### Goal of the exercise
Will you print the rows word for word, from the line containing "In camera-distance order" through the end of the rows, leaving out the pictures?

## start Listed records

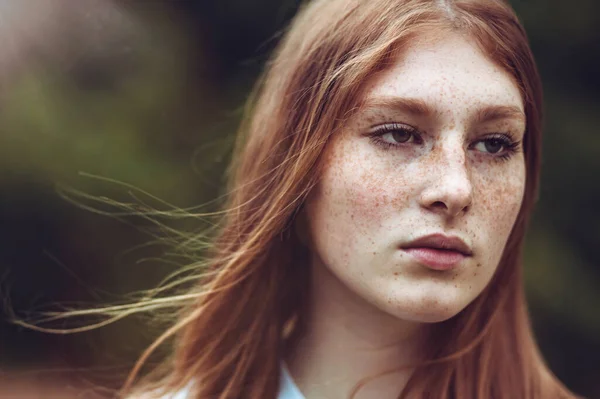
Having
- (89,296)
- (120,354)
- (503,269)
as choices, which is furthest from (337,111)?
(89,296)

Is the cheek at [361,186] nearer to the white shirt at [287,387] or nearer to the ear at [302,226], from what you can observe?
the ear at [302,226]

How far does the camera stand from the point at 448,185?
2.47 ft

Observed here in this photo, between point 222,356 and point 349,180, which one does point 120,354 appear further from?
point 349,180

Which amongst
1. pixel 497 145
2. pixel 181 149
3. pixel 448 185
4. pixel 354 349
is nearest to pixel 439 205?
pixel 448 185

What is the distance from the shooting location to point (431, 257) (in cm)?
77

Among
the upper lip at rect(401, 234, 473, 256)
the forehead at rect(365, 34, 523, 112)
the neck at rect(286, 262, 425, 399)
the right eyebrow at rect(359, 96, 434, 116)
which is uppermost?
the forehead at rect(365, 34, 523, 112)

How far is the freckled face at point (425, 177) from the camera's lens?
772mm

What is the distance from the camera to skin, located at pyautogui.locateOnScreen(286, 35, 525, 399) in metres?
0.77

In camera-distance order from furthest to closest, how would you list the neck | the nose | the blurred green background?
the blurred green background → the neck → the nose

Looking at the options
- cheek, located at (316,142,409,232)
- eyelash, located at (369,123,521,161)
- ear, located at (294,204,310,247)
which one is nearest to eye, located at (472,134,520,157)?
eyelash, located at (369,123,521,161)

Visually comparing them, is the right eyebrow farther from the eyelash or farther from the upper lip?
the upper lip

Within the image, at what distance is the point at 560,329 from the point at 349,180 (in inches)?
48.8

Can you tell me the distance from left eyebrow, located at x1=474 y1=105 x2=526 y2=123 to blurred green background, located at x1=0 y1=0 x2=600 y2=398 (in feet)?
2.68

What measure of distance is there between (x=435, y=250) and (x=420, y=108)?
157 millimetres
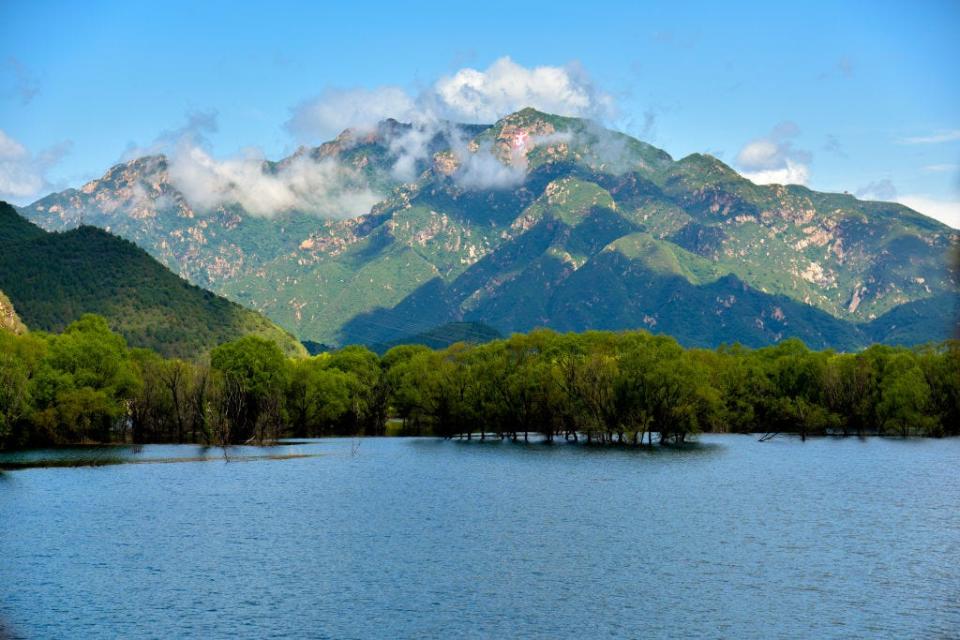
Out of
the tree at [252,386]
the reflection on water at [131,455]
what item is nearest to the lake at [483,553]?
the reflection on water at [131,455]

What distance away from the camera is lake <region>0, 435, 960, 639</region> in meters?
53.8

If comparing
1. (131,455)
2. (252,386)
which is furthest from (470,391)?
(131,455)

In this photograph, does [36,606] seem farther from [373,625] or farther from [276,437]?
[276,437]

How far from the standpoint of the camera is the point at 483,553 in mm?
72375

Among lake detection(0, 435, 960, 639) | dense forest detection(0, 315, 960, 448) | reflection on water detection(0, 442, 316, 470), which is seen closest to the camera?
lake detection(0, 435, 960, 639)

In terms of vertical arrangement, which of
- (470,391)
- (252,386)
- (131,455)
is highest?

## end Listed records

### Task result
In camera-distance order from furthest to closest, how would you list the neck | the nose | the blurred green background?
the blurred green background → the neck → the nose

Looking at the options
- cheek, located at (316,142,409,232)
- eyelash, located at (369,123,521,161)
- ear, located at (294,204,310,247)
which one is nearest to eye, located at (472,134,520,157)?
eyelash, located at (369,123,521,161)

Visually comparing them, is the right eyebrow farther from the eyelash or farther from the upper lip?
the upper lip

Within the image, at what distance is the point at 560,329 from the point at 349,180 (in inches)?
48.8

Can you tell me the distance from left eyebrow, located at x1=474 y1=105 x2=526 y2=123 to blurred green background, located at x1=0 y1=0 x2=600 y2=398 (in feet)?
2.68

What measure of distance is there between (x=435, y=250) and (x=420, y=108)?
157 millimetres
Out of
the tree at [252,386]
the reflection on water at [131,455]
what item is nearest to the lake at [483,553]?
the reflection on water at [131,455]

What distance away from the camera is lake <region>0, 435, 960, 639</region> in meters?
53.8

If comparing
1. (131,455)
2. (252,386)
which is furthest from (470,391)?
(131,455)

In this photograph, does [36,606] seem farther from [373,625] or farther from [276,437]?
[276,437]

How far from the standpoint of the camera is the point at 483,553 in mm?
72375

Among lake detection(0, 435, 960, 639) | dense forest detection(0, 315, 960, 448) | reflection on water detection(0, 442, 316, 470), which is seen closest to the camera?
lake detection(0, 435, 960, 639)

In terms of vertical arrangement, which of
- (470,391)
- (252,386)
- (131,455)
is highest?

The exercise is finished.